In the first of our series on viewfinders, Phil Rhodes profiles the Alphatron EVF-035W and reveals why it's been such a popular camera accessory since its debut in 2012.
It's fitting that the first viewfinder we're considering in our series is the Alphatron EVF-035W-3G, which is both popular and commonly used. Available since 2012, when it was just about the best thing since sliced bread, it represents more-or-less the current state of play, with a display of about 3.5" and a resolution of 960 by 640 pixels.
As we've concluded before, there simply aren't any full HD displays with physical dimensions suitable for a viewfinder at the moment, so this is very much the norm. Sony's FS7 has a viewfinder of similar resolution and even the high end must tolerate 1280x720 viewfinding on Alexas, so this isn't intended as criticism of the 035W as much as it is a poke directed at the electronic parts manufacturers to get something better on the way.
Like your phone...in 2012
Cellphones, of course, drive the market for these parts and this is reputedly an iPhone display circa 2012, which does quite nicely outdoors with the loupe open. There is the option to set the backlight brightness (this is a real backlight brightness control, not something that works on the picture data) and the backlight itself is quite powerful.
The display is about as good as 2012 could give us and holds its own even now. What makes devices like this stand out, though, are the electronic features. This one has the usual black and white modes, false colour exposure warnings, focus peaking and markers, including user-definable markers. There is a very nice feature for DSLR people; the viewfinder zooms into the image to exclude non-picture areas of live output from Canon 5Ds and 7Ds. This is a practical feature, but one that is already becoming less necessary, as cameras get better in this regard. Alphatron has also given this viewfinder some lower level features which really stand out, inasmuch as there are some quite comprehensive engineering options, including peaking for both chroma and luma and the ability to tell the thing precisely which SDI formats you expect to use.
The situation with SDI compatibility is not as bad as with HDMI, since SDI is governed by a much more constrained set of standards, allowing for far fewer things and creating far less complexity and opportunity for error. Even so, since this is a device intended for direct connection to cameras, it's likely to be exposed to a very wide range of esoteric signals. It's good to see that there is a way of avoiding those problems that do occur, generally the misinterpretation of YUV signals as RGB and the like, which should never be a problem here.
Struggling with 4K
One key electronic issue that doesn't sit well with current practice is that the EVF-035W doesn't know what to do with quad HD or 4K signals. It could never display all the pixels, of course, and the standards to handle beyond-HD resolutions on SDI didn't really exist at the time it was developed, so again, this is an observation, not a complaint. The reason I mention it here is that the input lag on the viewfinder, which is naturally crucial for operability, is nice and low and adding a 6G to 3G SDI converter, while an instinctive solution, is likely to lead to more delay than anyone would really like.

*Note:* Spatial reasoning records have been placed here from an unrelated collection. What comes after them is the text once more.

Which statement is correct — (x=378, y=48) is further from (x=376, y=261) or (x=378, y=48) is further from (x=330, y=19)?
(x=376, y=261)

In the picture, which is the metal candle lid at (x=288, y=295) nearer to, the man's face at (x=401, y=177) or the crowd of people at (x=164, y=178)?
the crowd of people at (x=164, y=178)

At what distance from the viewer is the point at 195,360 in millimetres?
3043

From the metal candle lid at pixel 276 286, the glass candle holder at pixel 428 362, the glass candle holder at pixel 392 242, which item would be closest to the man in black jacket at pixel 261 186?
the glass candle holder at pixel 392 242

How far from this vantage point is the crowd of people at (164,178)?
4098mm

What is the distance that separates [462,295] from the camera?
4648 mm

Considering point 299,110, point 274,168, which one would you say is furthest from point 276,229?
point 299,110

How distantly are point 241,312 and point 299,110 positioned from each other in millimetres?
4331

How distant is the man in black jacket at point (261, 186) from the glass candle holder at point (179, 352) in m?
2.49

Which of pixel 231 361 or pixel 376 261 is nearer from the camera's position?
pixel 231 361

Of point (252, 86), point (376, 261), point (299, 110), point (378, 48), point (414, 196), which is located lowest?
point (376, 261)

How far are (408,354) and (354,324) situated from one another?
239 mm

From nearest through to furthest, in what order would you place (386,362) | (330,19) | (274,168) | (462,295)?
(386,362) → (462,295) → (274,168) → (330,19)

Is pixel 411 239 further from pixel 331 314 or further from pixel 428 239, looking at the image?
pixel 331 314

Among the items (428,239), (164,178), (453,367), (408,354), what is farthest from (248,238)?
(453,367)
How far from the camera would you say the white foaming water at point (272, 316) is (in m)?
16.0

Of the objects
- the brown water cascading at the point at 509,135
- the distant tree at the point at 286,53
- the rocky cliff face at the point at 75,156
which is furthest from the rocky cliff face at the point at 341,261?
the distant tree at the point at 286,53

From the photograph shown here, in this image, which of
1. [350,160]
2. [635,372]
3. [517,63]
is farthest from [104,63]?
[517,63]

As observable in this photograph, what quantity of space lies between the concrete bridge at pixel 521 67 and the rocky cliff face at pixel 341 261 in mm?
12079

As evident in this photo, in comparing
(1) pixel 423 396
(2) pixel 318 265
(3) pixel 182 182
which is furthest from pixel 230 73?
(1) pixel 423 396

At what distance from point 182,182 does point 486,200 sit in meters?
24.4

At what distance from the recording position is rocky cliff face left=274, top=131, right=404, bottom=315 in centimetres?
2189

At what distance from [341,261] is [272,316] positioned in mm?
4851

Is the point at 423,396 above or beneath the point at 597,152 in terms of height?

In the context of camera setups that require us to feed more than one device with the picture, viewfinders generally need to be the first thing in the chain, much as that seems a bit risky. Nobody really wants the final production image to be routed through a monitoring device, because then we would be without confidence monitoring; a cable could fall out and we're fundamentally not guaranteeing that we're seeing what the recorder is seeing. Alphatron and its collaborators at TVLogic are working on an update to the 035W and it will presumably support 6-gigabit SDI.
Classic layout...with a caveat
The physical layout is more or less what a viewfinder has to be. Upsides include largely metal construction and the way the flip-up loupe works, which is nicely done with magnetic retention. There are ¼" threads on three of the four sides (the fourth side has the controls, including menu wheel and user-assignable buttons.)
There's a neat twist action shutter to protect the TFT from sunburn and power can be connected from either a Sony NPF-style battery mount on the back, or via a miniature XLR connector underneath. This latter is a slightly odd choice, since powering the viewfinder that way can sometimes get in the way of mounting arrangements, which might prompt users to use a Sony NPF style battery plate instead. There is, however, no indication that the battery inputs are 12V tolerant, whereas the XLR-style connector tolerates 6.8 to 12 volts.
The Alphatron EVF-035W is a workhorse and a great introduction to our series on viewfinding. It has a bright screen of around the same resolution as the competition and is solidly built.